The triumph of national smoke-free legislation

  1. Jill P Pell1,
  2. Sally Haw2
  1. 1
    Henry Mechan Professor of Public Health, University of Glasgow, UK
  2. 2
    Senior Public Health Adviser, Scottish Collaboration on Public Health Research Policy, Edinburgh, UK
  1. Correspondence to Professor Jill Pell, Henny Mechan Chair in Public Health, Room 305, Public Health Section, University of Glasgow, 1 Lilybank Gardens, Glasgow G12 8RZ, UK; j.pell{at}clinmed.gla.ac.uk
  • Published Online First 7 June 2009

In 2003, the World Health Organization ratified its first international public health treaty—the Framework Convention on Tobacco Control (FCTC). The FCTC sets out a legislative framework for tobacco control and has been adopted by 164 countries to date. In July 2007, the Conference of Parties adopted guidelines for implementation of Article 8 of the FCTC on “Protection from exposure to tobacco smoke.” This article set out recommendations for the development, implementation and enforcement of national, comprehensive smoke-free legislation. The first national, comprehensive legislation was introduced in the Republic of Ireland in 2004, followed by Norway and New Zealand.

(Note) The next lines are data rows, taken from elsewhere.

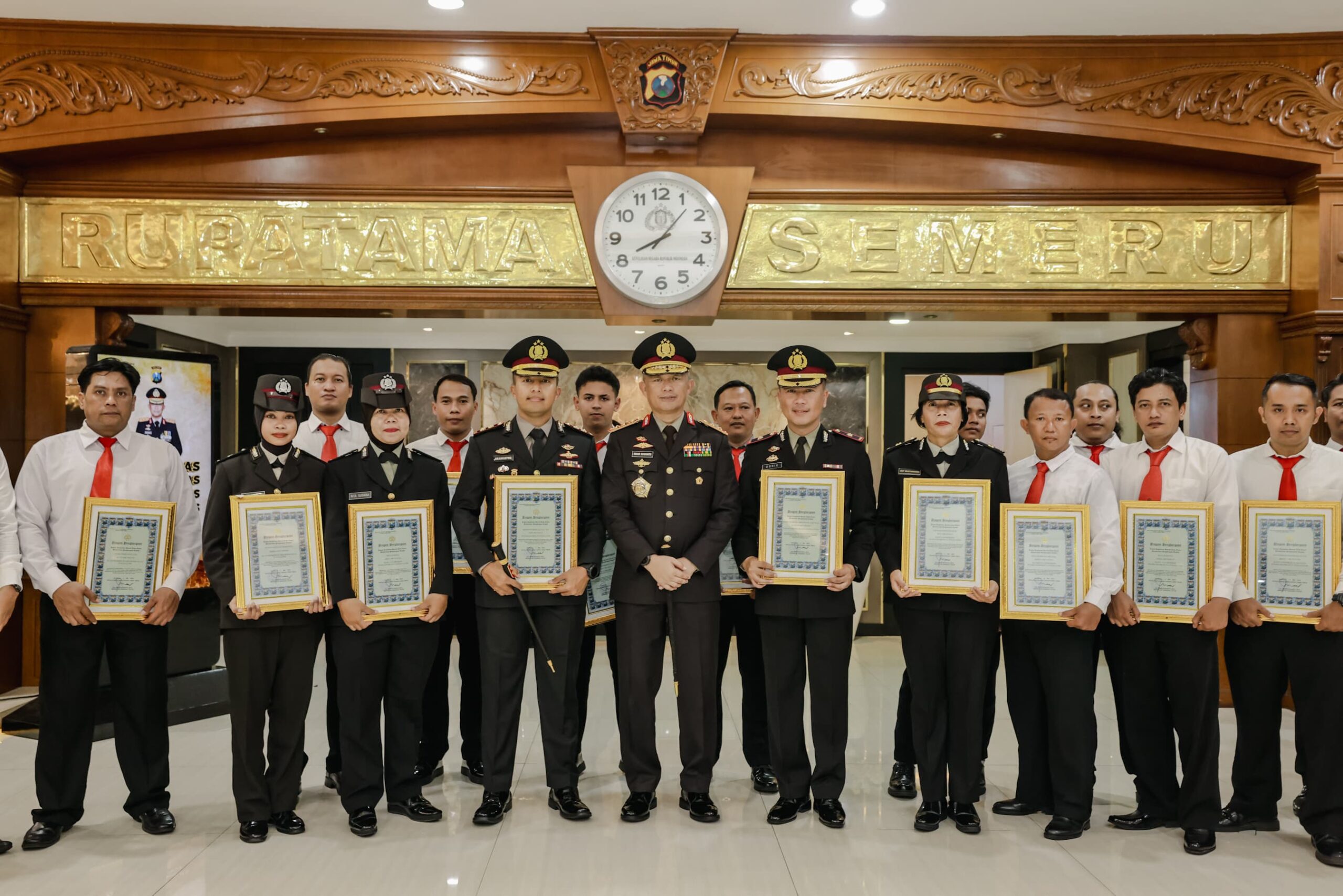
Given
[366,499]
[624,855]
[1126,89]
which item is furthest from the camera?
[1126,89]

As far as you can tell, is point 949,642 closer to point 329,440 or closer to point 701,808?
point 701,808

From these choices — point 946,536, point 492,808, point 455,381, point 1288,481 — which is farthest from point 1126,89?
point 492,808

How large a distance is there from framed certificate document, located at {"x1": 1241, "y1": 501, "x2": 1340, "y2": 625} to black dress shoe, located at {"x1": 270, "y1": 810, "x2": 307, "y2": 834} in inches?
144

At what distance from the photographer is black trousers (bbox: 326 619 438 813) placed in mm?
3430

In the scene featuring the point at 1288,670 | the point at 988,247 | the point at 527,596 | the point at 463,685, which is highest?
the point at 988,247

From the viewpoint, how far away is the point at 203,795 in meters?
3.84

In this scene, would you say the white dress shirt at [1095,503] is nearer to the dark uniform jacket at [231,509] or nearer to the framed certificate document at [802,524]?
the framed certificate document at [802,524]

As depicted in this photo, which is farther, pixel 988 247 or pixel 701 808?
pixel 988 247

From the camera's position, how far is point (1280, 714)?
3.42 m

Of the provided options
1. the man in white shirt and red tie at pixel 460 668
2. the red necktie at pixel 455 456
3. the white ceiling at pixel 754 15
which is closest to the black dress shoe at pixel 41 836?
the man in white shirt and red tie at pixel 460 668

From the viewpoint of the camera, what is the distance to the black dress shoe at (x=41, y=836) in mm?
3283

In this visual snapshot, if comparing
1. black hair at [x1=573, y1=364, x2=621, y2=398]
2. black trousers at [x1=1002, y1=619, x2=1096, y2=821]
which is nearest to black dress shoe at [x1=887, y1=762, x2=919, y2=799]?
black trousers at [x1=1002, y1=619, x2=1096, y2=821]

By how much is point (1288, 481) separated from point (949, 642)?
1.43 metres

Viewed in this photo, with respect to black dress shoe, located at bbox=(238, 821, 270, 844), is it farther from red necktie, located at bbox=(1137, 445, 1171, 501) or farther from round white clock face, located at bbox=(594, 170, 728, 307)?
red necktie, located at bbox=(1137, 445, 1171, 501)
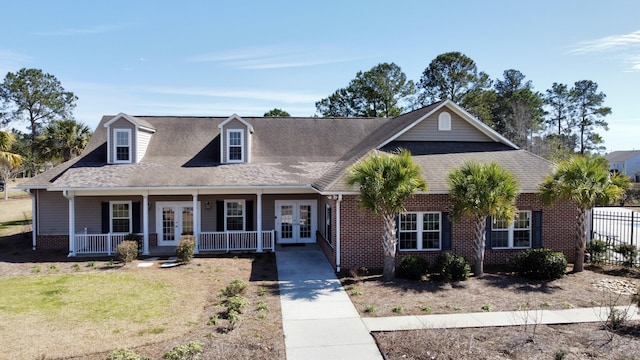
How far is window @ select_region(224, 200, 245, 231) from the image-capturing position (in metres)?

Their experience of introducing comprehensive legislation informed Article 8 of the FCTC. National legislation that is in accordance with, or closely aligned to, Article 8 has now been introduced in many other jurisdictions including Italy, France and the United Kingdom, as well as a growing number of US states and Canadian provinces.

Since adoption of Article 8 of the FCTC, the evidence of benefit from smoke-free legislation has become even more compelling. There is consistent evidence that workplace smoking restrictions reduce occupational exposure to secondhand smoke, with the most effective restrictions being those introduced as part of comprehensive smoke-free legislation, as recommended in the FCTC. Most occupational studies have focused on exposure among bar workers using air markers, such as particulate matter <2.5 μm in diameter (PM2.5), or biomarkers, such as cotinine. These studies have reported reductions in secondhand smoke exposure of between 80% and 90%, resulting in air quality equivalent to ambient outdoor air. Following the introduction of legislation in the Republic of Ireland, salivary cotinine concentrations in bar workers fell from 29.0 nmol/l to 5.1 nmol/l.1 This contrasted with a much smaller reduction from 25.3 nmol/l to 20.4 nmol/l in Northern Ireland where legislation had not yet been …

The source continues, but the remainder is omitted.